De vrouwencardioloog laat zien dat er in het laatste leerboek cardiologie, dat in 2008 is verschenen, op vijf pagina’s toch nog iets over man-vrouwverschillen wordt geschreven. De helft daarvan gaat nog over zwangerschappen. „Zelf heb ik vorig jaar het ”Handboek gynaecardiologie. Vrouwspecifieke cardiologie in de praktijk” geschreven, dat de meest recente kennis biedt over vrouwspecifieke aspecten van de cardiologische zorg. Aanvankelijk wilde ik me gynaecardioloog noemen. Dat schiep echter verwarring bij gynaecologen omdat het geen ingeburgerd woord is. Vrouwencardioloog is denk ik toch beter.”
Selecteren
Het heeft volgens Maas geen zin om hele bevolkingsgroepen te gaan screenen op hart- en vaatziekten. „Laten we jonge vrouwen met een hoog risico eruit pikken. Die zijn al te selecteren in hun zwangerschap. Vrouwen met een hoge bloeddruk en suikerziekte in de zwangerschap hebben een groter risico om later hart- en vaatziekten te krijgen. Daarnaast is het is voor vrouwen in het algemeen belangrijk dat ze hun eigen risicofactoren goed kennen, in het bijzonder hoe die veranderen na de overgang. Bloeddruk en cholesterolgehalte veranderen bij vrouwen tussen de 50 en de 60 jaar enorm.
Maas denkt ook aan reumapatiënten, van wie 70 procent vrouw is. Ook bij hen treden er na de overgang veranderingen op. „Het is de vraag hoeveel verborgen hart- en vaatziekten er binnen de reumatologie zijn.”

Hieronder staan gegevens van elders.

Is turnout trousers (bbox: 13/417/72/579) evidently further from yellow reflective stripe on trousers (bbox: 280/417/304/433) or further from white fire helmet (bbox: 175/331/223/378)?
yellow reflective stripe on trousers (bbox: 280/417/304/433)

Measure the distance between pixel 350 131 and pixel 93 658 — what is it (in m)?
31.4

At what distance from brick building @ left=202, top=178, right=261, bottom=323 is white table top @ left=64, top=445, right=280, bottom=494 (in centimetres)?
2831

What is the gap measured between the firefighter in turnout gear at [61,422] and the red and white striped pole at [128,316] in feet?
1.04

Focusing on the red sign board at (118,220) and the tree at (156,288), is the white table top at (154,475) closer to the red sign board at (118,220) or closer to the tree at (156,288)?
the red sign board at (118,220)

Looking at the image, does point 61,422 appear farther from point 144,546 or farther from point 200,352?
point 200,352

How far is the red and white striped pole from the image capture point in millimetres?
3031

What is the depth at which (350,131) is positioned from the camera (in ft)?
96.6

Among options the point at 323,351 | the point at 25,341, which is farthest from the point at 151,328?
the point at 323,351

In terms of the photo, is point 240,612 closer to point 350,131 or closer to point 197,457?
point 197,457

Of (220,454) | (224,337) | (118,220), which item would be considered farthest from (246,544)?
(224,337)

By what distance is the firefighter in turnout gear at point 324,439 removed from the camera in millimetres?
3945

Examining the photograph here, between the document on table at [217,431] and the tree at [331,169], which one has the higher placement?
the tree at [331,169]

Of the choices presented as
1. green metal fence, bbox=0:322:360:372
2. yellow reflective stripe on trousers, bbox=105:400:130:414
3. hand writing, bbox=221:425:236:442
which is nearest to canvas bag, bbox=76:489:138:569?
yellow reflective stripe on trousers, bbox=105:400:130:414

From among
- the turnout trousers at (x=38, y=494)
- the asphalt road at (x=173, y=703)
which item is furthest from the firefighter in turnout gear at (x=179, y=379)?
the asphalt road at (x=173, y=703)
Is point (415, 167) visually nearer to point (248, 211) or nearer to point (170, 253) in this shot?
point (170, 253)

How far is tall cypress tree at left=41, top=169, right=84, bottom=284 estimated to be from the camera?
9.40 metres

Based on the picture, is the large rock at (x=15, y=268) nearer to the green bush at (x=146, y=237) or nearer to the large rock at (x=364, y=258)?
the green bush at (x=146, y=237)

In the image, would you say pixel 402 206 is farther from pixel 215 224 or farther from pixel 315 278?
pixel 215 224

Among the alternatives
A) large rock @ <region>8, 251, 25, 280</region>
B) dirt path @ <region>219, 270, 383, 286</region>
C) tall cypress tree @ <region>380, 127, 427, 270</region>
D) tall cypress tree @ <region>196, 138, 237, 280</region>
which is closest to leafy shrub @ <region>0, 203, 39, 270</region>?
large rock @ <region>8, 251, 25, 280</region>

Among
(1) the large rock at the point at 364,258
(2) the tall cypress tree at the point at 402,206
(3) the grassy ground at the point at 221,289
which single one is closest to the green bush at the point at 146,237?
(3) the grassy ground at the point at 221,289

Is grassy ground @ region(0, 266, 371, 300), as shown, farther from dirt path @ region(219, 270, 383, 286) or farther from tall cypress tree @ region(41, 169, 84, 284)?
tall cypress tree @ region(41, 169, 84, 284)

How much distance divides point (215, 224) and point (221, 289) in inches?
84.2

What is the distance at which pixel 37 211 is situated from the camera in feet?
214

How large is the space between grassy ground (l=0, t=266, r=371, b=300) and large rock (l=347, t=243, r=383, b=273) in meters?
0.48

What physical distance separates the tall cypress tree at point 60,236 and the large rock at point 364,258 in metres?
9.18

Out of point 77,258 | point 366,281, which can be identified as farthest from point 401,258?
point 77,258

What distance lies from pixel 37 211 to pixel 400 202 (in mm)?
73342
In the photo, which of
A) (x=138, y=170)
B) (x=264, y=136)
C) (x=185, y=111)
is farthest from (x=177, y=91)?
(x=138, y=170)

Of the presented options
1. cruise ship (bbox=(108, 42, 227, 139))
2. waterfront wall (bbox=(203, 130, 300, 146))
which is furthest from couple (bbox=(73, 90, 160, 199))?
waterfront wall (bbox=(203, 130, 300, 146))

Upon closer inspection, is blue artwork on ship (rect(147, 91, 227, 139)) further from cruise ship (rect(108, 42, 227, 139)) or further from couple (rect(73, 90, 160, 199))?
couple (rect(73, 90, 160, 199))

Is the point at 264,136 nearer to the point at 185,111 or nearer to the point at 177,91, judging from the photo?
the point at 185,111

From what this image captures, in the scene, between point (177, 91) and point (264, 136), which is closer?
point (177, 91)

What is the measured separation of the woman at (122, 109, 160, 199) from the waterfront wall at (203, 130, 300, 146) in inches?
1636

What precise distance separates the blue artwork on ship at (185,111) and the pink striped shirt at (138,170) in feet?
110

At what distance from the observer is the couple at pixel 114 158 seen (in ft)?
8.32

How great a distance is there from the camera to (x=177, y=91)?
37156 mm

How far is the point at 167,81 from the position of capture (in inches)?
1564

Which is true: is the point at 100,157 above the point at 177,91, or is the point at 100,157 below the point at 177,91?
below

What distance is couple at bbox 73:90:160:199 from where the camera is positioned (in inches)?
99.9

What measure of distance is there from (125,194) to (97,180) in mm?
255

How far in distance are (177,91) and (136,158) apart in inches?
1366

Haar benoeming als hoogleraar vrouwencardiologie beschouwt Maas als een erkenning. „Wat is er mooier dan je verhaal voor het voetlicht te brengen, samenwerkingsprojecten op te zetten, nieuwe inzichten te genereren en mee te denken over nieuwe richtlijnen? We kunnen veel van elkaar leren.”